All predictions about future scientific discoveries are terribly unreliable. It’s even hard to generalise: we might expect future discoveries to be more expensive than past ones because we’ve already found all the easy stuff; but then, our advanced tools, techniques and accrued knowledge allow us to probe reality faster and more wisely than we have in the past, which could end up making discovery cheaper.

Though it makes sense to plan and draw a roadmap to cracking fusion, we can’t be sure that we’ll have an affordable power source at the end of it. Equally, it’s hard to extrapolate the cost of future medical breakthroughs by looking at how much it cost in the past. However, even if scientific discovery does turn out to be several times more expensive in the future than it has been thus far, it’s still pretty cheap compared to other collaborative international endeavours—and the payoff from a small investment is potentially enormous.

This gives us an impression of what’s going on globally: how do individual countries stack up? We investigate this in the International comparisons section.

International comparisons

International comparisons

Looking at science spending internationally shows that the UK could certainly invest more in research without compromising our economic wellbeing.

Viewed globally, the UK government’s investment in science per capita seems unremarkable; we’re 18th in the world. Clearly, it’s possible for a government to invest a lot more in science than we do here in the UK.

The top public spender on science is Norway, which invests over twice as much as we do per capita, and we are significantly out-spent by governments from Germany to the US. In fact, looking at international averages, the UK public expenditure on R&D of £134 per person per year puts us below the average for the G8 (£187), the OECD (£160) and the twenty-seven countries of the EU (£142).
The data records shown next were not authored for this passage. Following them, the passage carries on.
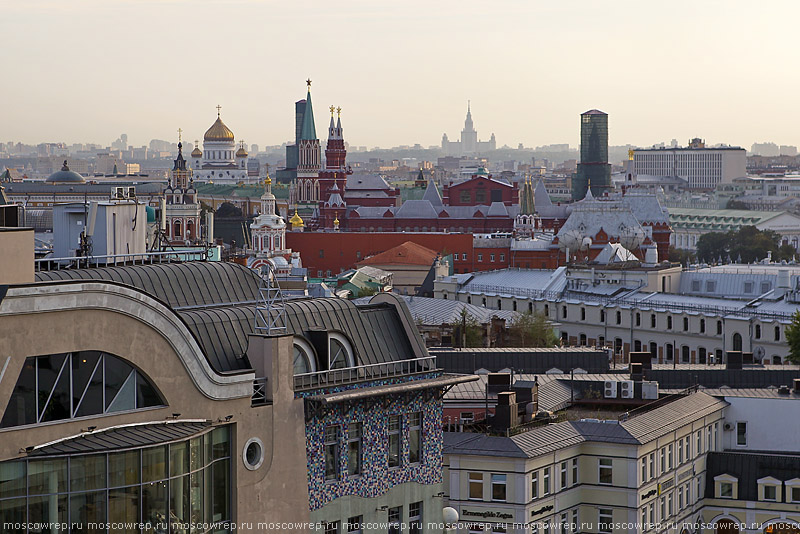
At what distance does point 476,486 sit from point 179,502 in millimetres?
16884

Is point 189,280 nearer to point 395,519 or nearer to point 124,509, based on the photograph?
point 395,519

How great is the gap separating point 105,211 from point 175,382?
9.27 metres

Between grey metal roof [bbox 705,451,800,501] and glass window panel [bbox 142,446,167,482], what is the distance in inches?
1029

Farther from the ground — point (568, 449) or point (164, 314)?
point (164, 314)

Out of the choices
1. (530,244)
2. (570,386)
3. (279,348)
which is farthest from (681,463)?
(530,244)

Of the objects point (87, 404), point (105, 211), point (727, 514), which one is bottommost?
point (727, 514)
Another way to look at these figures is to consider research expenditure as a percentage of GDP. Once again, the UK comes in below the average for major groups of nations.

As these two graphics demonstrate, other countries devote much more money to research than the UK does. This suggests that spending more on science isn’t likely to stunt economic growth and, whilst correlation obviously doesn’t imply causation, it’s also possible that science and the side-effects of science spending may have played a part in their success.

There is a sense in which international comparisons aren’t very interesting, though: most countries have chosen their science budgets in a similar way to the UK, via a complex chronology of political compromise, rather than by taking a step back and performing a comparison of costs and benefits. Also, while focusing on how different countries measure up relative to one another, it’s easy to lose sight of how small these figures are in absolute terms: there are only four countries whose governments spend more than 1% of GDP on research.